The protocol consists of rounds. In each round at least one group member, who is not of the maximum age, is secretly eliminated. Every group member knows whether he has already been eliminated, but he doesn't know about the status of others. After each round the chairman announces a number, or he announces that the protocol is over. The last number announced is the answer (i.e. the maximum age). Each round goes like this: 1. The group (including eliminated members) and the chairman sit down to a round table in any random order. 2. The chairman picks two large random integers, writes them to a slip of paper, folds it, and passes it to the next person on the right. 3. This step is repeated for each group member. The next person reads the 2 numbers from the slip he has received. If the person is already eliminated, then he copies the numbers to a new slip of paper, folds it, and passes it on. Otherwise he picks a random positive integer coefficient, and adds his age multiplied by the coefficient to the first number, and adds the coefficient to the second number, writes the resulting two numbers to a new slip of paper, folds it, and passes it on. 4. The chairman receives the final slip, subtracts his own original random numbers, and divides the first result by the second result. The resulting ratio is a weighted average of the ages of the non-eliminated group members. 5. The chairman announces this weighted average, and declares that everybody not older than that is now eliminated. (This eliminates at least one person, the youngest of the non-eliminated ones.) 6. This is the end of the round. The protocol ends when the chairman has to divide by zero in step 4. The answer is the ratio he computed (and announced) in the previous round.

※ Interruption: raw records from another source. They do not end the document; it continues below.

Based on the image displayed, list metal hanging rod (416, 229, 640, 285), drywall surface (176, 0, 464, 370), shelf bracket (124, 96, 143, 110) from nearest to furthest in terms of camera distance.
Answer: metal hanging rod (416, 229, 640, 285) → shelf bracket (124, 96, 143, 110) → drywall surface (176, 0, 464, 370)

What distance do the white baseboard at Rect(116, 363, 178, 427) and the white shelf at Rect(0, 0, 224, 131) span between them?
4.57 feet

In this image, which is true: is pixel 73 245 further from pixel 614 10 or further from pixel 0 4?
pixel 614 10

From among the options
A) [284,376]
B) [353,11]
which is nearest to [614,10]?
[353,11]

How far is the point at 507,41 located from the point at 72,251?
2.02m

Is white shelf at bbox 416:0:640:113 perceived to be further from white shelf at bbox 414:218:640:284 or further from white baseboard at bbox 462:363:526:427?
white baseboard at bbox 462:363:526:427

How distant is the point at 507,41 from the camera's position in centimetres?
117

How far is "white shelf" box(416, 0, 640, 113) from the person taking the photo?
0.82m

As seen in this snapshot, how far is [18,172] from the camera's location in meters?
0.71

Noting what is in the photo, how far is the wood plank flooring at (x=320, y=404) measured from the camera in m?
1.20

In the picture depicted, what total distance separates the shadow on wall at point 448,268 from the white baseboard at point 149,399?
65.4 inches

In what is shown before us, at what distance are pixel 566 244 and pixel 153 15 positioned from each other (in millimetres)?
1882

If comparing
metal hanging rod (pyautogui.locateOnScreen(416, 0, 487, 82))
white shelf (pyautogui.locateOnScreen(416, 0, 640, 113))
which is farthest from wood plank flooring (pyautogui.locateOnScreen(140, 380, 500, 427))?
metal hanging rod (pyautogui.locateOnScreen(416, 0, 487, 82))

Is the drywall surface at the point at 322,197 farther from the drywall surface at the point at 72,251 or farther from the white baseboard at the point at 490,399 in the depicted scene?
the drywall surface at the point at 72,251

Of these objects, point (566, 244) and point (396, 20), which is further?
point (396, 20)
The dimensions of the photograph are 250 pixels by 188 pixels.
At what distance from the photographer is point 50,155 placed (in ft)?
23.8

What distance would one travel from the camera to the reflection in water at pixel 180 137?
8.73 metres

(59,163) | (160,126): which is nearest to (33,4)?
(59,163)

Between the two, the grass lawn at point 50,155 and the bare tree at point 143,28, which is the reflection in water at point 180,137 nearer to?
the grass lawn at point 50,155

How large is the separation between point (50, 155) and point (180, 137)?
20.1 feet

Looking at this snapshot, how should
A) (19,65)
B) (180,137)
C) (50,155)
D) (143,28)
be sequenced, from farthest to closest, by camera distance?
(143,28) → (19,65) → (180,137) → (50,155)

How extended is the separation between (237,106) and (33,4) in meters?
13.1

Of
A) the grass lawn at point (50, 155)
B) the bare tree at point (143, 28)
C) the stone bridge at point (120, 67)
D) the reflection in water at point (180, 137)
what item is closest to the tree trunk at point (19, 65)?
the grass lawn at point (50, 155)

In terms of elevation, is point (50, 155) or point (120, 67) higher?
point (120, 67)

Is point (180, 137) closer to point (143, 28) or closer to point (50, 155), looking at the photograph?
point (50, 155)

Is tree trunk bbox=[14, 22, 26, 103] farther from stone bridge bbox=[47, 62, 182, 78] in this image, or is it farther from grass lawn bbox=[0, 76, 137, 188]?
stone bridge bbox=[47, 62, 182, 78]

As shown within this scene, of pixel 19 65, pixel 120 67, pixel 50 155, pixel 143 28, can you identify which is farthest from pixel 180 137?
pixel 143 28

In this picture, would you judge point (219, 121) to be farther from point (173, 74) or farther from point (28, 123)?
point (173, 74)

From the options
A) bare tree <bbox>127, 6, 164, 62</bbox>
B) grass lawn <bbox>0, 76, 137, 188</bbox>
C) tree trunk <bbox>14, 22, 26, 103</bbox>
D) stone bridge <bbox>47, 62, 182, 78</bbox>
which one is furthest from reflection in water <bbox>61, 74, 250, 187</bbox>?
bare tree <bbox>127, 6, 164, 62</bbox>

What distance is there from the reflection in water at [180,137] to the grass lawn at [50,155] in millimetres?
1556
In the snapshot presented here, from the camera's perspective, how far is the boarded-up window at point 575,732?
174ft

Having a chairman is indeed necessary. For example, if there was no chairman, but the first group member assumed that role (in addition to his normal duties in the protocol), too much information could be revealed. For example, let's assume that there are 3 people in the group, with the first one being the oldest, everybody has a different age, and the division-by-zero happens in the 4th round. In this case the first person can think like this: I got eliminated after the 3rd round, so in each round exactly one person was eliminated. So at the end of the 2nd round a single other person was eliminated. Based on the information I received as the chairman at the end of the 2nd round, I can compute both the coefficient and the age of that other person. I don't know who he is, but I know a non-maximal age value in the group. And that's too much information.